#### Okuma Metni:

MADDE 47: Başyücelik hükümeti, tek tek bütün ferdlerinin yeme, içme, barınma, çalışma ve kazanma, mülkiyet edinme, iş teşebbüsünde bulunma ve ticaret yapma haklarını kefâlet altına alır. İslâm Birleşik Devletleri hududları dahilinde bir tek aç, açıkta, işsiz ve barınaksız kimse bulunamaz.

MADDE 48: Başyücelik Hükümeti, yeni iş sahaları açmak, sermaye hareketlerini yönlendirmek ve zorunlu hâllerde istimlâk ve istirdad politikası uygulamakta en yüksek yetkili organdır. Bilhassa geçmişte kurulmuş olan din ve ahlâk dışı iş sahalarının kapatılması ve onlara paralel olarak yeni iş sahalarının açılması, sermaye ve iş sahiblerinin bu alanlara yönlendirilmesi, hükümetin görevleri arasındadır. Buna bağlı olarak;

Anayasanın yürürlüğe girmesinden önce açılmış din ve ahlâk dışı iş kollarını, Başyücelik Hükümeti, alternatif yatırım ve çalışma sahaları göstererek kapatabilir. Büsbütün haksız kazanç olduğu mahkeme kanalıyla tesbit edilen veya anayasanın yürürlüğe girmesinden sonra din ve ahlâk dışı olarak bulunulan teşebbüsler ise, anayasa ölçüsüne sığmayan tüm menkul ve gayrımenkuller için sözkonusu olmak üzere, bakanlar kurulu kararıyla istimlâk ve istirdad edilebilir.

MADDE 49: Sermayenin birkaç elde birikmesi suretiyle bir sınıf tahakkümü ve ardı sıra sınıf mücadelesi oluşmasına müsaade edilemez. “Mülkiyet hakkına bağlı cemiyet sermayedarlığı” formülüne göre, sermaye ve emek, birbirine ortak olucu ve birbirini bütünleyici yönde sevk ve idare edilir. Buna bağlı olarak;

Ne resmî ne de gayrıresmî surette, faiz uygulanamaz. Faizle eş anlama gelen emeksiz ve üretimsiz, sermayenin kendi kendini şişkinleştirmesinden ibaret kazanç şekilleri bulunamaz. Faiz ve haksız kazanç yolları kanunla tarif edilir.

#### Etkinlik:
Okuma metninde "MADDE 47: Başyücelik" ifadesinden "barınaksız kimse bulunamaz." ifadesine kadar olan kısmı hiç değiştirmeden aynen yazın. Yalnızca bu metinden yararlanın.

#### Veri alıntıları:
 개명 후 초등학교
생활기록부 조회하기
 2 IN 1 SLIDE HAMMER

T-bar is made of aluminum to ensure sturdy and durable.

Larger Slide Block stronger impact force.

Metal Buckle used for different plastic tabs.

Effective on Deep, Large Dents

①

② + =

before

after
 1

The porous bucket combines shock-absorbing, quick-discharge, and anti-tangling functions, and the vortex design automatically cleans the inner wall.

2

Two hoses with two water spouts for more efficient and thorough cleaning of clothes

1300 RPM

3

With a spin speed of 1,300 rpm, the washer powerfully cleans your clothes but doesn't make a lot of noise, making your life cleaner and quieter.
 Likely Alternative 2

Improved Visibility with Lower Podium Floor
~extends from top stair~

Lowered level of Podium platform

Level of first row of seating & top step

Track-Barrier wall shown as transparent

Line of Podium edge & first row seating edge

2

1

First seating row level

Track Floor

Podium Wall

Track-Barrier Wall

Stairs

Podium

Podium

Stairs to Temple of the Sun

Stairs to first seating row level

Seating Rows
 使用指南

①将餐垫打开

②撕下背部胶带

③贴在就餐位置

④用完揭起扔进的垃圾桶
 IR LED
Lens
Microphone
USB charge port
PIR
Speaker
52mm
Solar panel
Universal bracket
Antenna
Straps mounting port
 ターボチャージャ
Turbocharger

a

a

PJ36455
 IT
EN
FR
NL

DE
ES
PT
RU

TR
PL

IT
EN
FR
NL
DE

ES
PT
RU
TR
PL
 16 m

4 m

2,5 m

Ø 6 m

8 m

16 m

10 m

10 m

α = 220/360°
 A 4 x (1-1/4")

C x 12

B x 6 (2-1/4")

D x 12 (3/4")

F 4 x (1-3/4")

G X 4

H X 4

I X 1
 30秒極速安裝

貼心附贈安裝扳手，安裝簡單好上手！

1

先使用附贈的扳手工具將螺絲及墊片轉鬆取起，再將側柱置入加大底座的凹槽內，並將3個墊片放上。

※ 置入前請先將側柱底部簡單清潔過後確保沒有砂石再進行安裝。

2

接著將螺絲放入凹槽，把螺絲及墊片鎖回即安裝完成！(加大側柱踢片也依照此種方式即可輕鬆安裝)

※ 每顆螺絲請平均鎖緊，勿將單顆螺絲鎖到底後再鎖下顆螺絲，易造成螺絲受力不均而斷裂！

#### Cevap Bölümü:
MADDE 47: Başyücelik hükümeti, tek tek bütün ferdlerinin yeme, içme, barınma, çalışma ve kazanma, mülkiyet edinme, iş teşebbüsünde bulunma ve ticaret yapma haklarını kefâlet altına alır. İslâm Birleşik Devletleri hududları dahilinde bir tek aç, açıkta, işsiz ve barınaksız kimse bulunamaz.